-- TEXTO --
--------------------------------------------------
Por Carlos Solero
La muerte de todo ser humano nos interpela de algún modo, nos incita a la reflexión y a veces a la conmoción, es decir a emociones compartidas con otros.
Tristán Tzara, uno de los más connotados artistas del surrealismo, afirmaba que “la poesía es una actividad del espíritu”. Vaya metáfora.
Luis Alberto Spinetta fue capaz de alcanzar en las letras de sus canciones una magnitud tal que le otorgó a la poesía una dimensión perenne y trascendente.
Resulta difícil no asociarlo a diversas etapas de nuestras vidas en esta latitud del mundo.
El amor, la soledad, la pasión, la furia, la locura, aparecen como pinceladas escapadas de un cuadro de Van Gogh.
Invocaba a Rimbaud, a Antonin Artaud, a las frágiles y bellas “muchachas de ojos de papel”, al “loco Fermín y sus manos”, al niño dormido y su plegaria.
Innovador, inconformista, reflexivo y audaz, enarbolando la llama de la luz incandescente de la poesía cuando rompe con lo establecido y lo banal, cuando incita a pensar e imaginar una realidad multicolor que raje las tinieblas grises de la mediocridad y la alienación imperante en nuestras sociedades.
Ni aun el dolor pudo acallar su voz de trovador capaz de fusionar melodías de orígenes diversos como el jazz, el rock y el tango.
La muerte de Spinetta nos conmociona y aun en medio de la tristeza que su ausencia provoca, sentimos que sólo es fugaz porque sobrevive en los otros, en nosotros, con sus canciones que seguirán siendo cantadas durante generaciones.
El filósofo Jean Paul Sartre decía la única forma de la trascendencia posible era dejando acciones y obras capaces de movilizar a los demás. Spinetta fue capaz de hacerlo con sensibilidad y talento superlativo.
--------------------------------------------------
-- DATOS EN ESTUDIO --
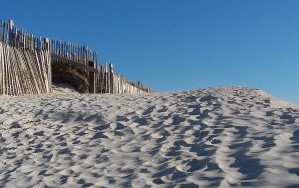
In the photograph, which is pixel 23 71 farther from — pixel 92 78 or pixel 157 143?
pixel 157 143

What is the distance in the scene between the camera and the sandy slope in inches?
188

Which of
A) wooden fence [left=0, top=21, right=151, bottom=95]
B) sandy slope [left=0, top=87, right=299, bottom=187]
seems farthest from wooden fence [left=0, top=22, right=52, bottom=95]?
sandy slope [left=0, top=87, right=299, bottom=187]

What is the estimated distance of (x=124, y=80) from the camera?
2114 centimetres

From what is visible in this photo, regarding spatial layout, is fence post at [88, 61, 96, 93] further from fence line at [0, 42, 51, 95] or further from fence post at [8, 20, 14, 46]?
fence post at [8, 20, 14, 46]

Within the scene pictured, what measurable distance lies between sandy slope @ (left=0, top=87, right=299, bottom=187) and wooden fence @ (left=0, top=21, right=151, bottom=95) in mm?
3023

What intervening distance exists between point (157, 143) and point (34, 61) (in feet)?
29.2

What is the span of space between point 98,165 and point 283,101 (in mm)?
4467

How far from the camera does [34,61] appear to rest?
563 inches

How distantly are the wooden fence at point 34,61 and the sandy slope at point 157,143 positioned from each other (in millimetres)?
3023

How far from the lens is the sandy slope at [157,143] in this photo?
477cm

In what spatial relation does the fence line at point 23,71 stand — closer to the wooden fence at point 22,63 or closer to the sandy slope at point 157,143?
the wooden fence at point 22,63

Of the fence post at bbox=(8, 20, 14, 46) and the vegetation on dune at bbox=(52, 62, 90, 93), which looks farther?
the vegetation on dune at bbox=(52, 62, 90, 93)

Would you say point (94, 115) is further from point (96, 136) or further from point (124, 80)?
point (124, 80)

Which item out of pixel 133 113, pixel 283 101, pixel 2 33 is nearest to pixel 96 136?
pixel 133 113
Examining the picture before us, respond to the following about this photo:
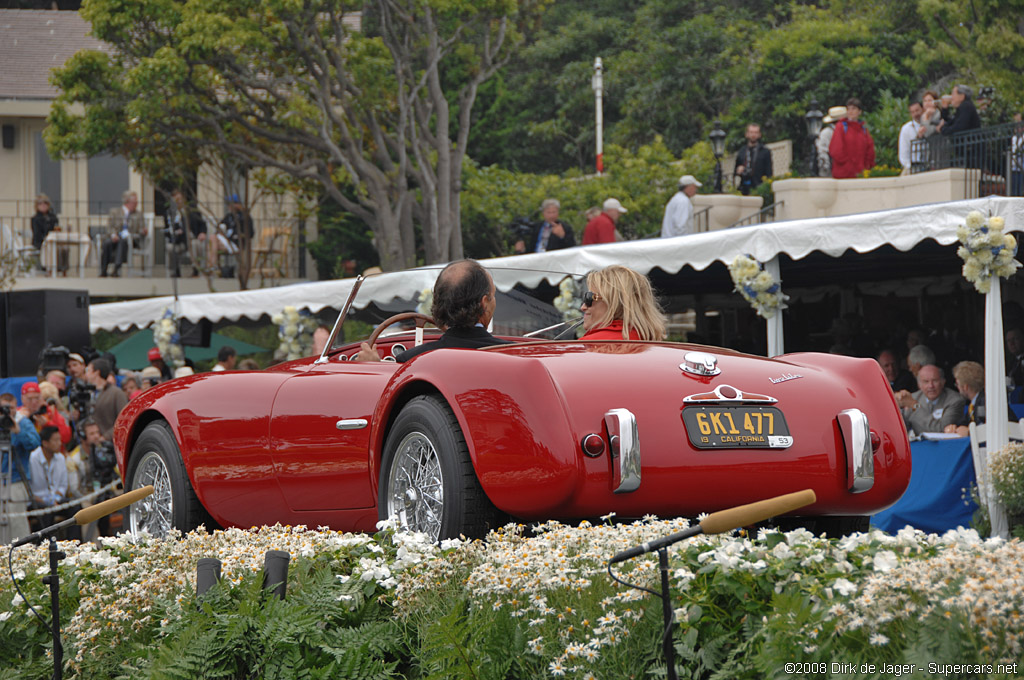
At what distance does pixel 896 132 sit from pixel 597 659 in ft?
82.2

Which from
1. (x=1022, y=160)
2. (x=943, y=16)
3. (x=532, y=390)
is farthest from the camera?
(x=943, y=16)

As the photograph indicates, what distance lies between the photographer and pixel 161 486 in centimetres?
632

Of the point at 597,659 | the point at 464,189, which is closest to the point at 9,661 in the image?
the point at 597,659

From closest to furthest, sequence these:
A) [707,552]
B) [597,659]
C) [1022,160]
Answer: [597,659] < [707,552] < [1022,160]

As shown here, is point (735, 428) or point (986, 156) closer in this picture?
point (735, 428)

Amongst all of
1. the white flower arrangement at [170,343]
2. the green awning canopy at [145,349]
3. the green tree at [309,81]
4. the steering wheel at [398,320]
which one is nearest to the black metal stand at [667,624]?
the steering wheel at [398,320]

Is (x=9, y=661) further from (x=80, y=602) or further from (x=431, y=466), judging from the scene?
(x=431, y=466)

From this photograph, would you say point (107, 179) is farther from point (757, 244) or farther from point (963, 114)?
point (757, 244)

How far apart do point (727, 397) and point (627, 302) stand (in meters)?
1.24

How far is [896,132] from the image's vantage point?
2634cm

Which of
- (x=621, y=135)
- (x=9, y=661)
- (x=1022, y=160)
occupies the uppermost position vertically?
(x=621, y=135)

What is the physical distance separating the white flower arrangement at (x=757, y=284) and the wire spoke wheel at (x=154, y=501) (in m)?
5.99

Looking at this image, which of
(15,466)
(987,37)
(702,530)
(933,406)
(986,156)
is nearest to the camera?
(702,530)

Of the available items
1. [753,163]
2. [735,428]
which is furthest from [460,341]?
--------------------------------------------------
Enumere todo aquello que, según el texto sobre Spinetta, «aparecen como pinceladas escapadas de un cuadro de Van Gogh». Las entradas constituyen un material independiente del texto.

El amor, la soledad, la pasión, la furia y la locura.